While decrying the corruption of the opposing political parties, the elites ensure that the elite members of the opposition seldom suffer any serious consequences for their action. (In fact, they are heard to sniff that holding a losing party responsible for crimes committed under its administration is akin to being a third world nation.) A May 3, 2009 article in Real Clear Politics charts the history of that accommodation among the elites:

“When Thomas Jefferson succeeded John Adams, a contest that put America on such a different footing that it is remembered today as the Revolution of 1800, he did not seek to put members of the Adams administration on trial. When Warren G. Harding followed Woodrow Wilson in the White House in 1921, he did not put Edith Galt Wilson on trial for usurping the office of the presidency after Wilson’s stroke. When Bill Clinton ended a dozen years of Republican rule in 1993, he did not try to prosecute Ronald Reagan and George H.W. Bush for deceiving the Congress over the Iran-Contra affair.

“In the span of 220 years there have been 43 changes of presidents, and always this rule, never written but never broken, has prevailed: Presidents let their predecessors be judged by the merciless jury of history, not by the temporal verdicts of courts.

“Commentators and historians often apply a facile shorthand to describe the fundamental principle (and surpassing greatness) of the American political system: Here the transfer of power from one party to another, or from one president to another, is accomplished by ballots, not bullets. That shorthand has an unspoken corollary: Here presidents and parties do not criminalize the policies of their predecessors.”

That “unwritten rule” has a sound basis when applied to governance but has given rise to abuses of a more personal nature – financial enrichment and preservation of power.
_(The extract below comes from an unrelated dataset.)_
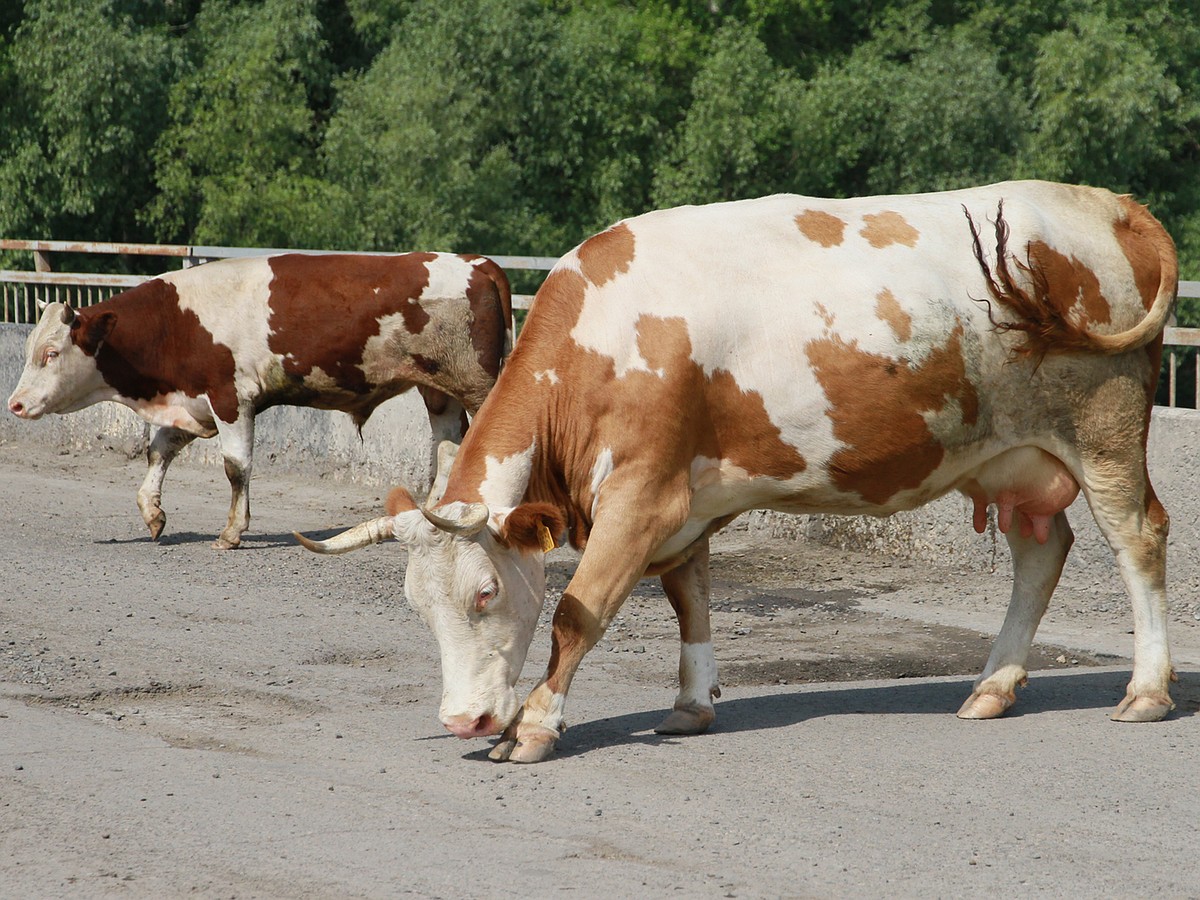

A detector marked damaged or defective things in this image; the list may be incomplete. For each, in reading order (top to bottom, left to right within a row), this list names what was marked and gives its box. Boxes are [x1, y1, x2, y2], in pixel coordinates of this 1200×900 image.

Again, does this sound familiar?

There is a theory that governance of complex institutions is difficult and that people in a democracy (already spending full time trying to manage a family and a career) are incapable of dealing with such complexities and accept rule by elites – people they believe are smarter, better educated and better equipped to deal with these complexities. So long as the elites do not disrupt their lives they will tolerate the abuses by the elites. Again that is understandable but tends to allow abuse of the system.

However, there are times when the people in a democracy come to believe that their lives ARE being disrupted by the governance of the elites and they react democratically in a way that frightens the power structure of the elites. This has occurred in Great Britain where the people voted to exit the European Union because they were being asked to bear a disproportionate burden (taxes, immigration, job migration, etc.) dictated by a group (the European Union leadership) who were unaccountable to their way of life. It has occurred in Italy regarding the European Union’s dictated budgetary restrictions using the “euro” as leverage. It has occurred in other European countries regarding the onslaught of Middle Eastern immigration again dictated by the European Union regardless of the wishes of particular countries (Spain, Poland, Czech Republic, Bulgaria and Slovakia).

The question then is whether governance yields to the popular sentiment or the elites act to thwart the popular sentiment. The best cure for elitist abuse is transparency. Difficult as it is to witness, we are seeing that play out in the current scandal in Washington involving an allusion Russian collusion that remains unproven and a growing recognition of the abuses of the previous administration in using the agencies of the federal government to thwart the 2016 election. The final shoe has not yet dropped but I’m betting on the popular sentiment.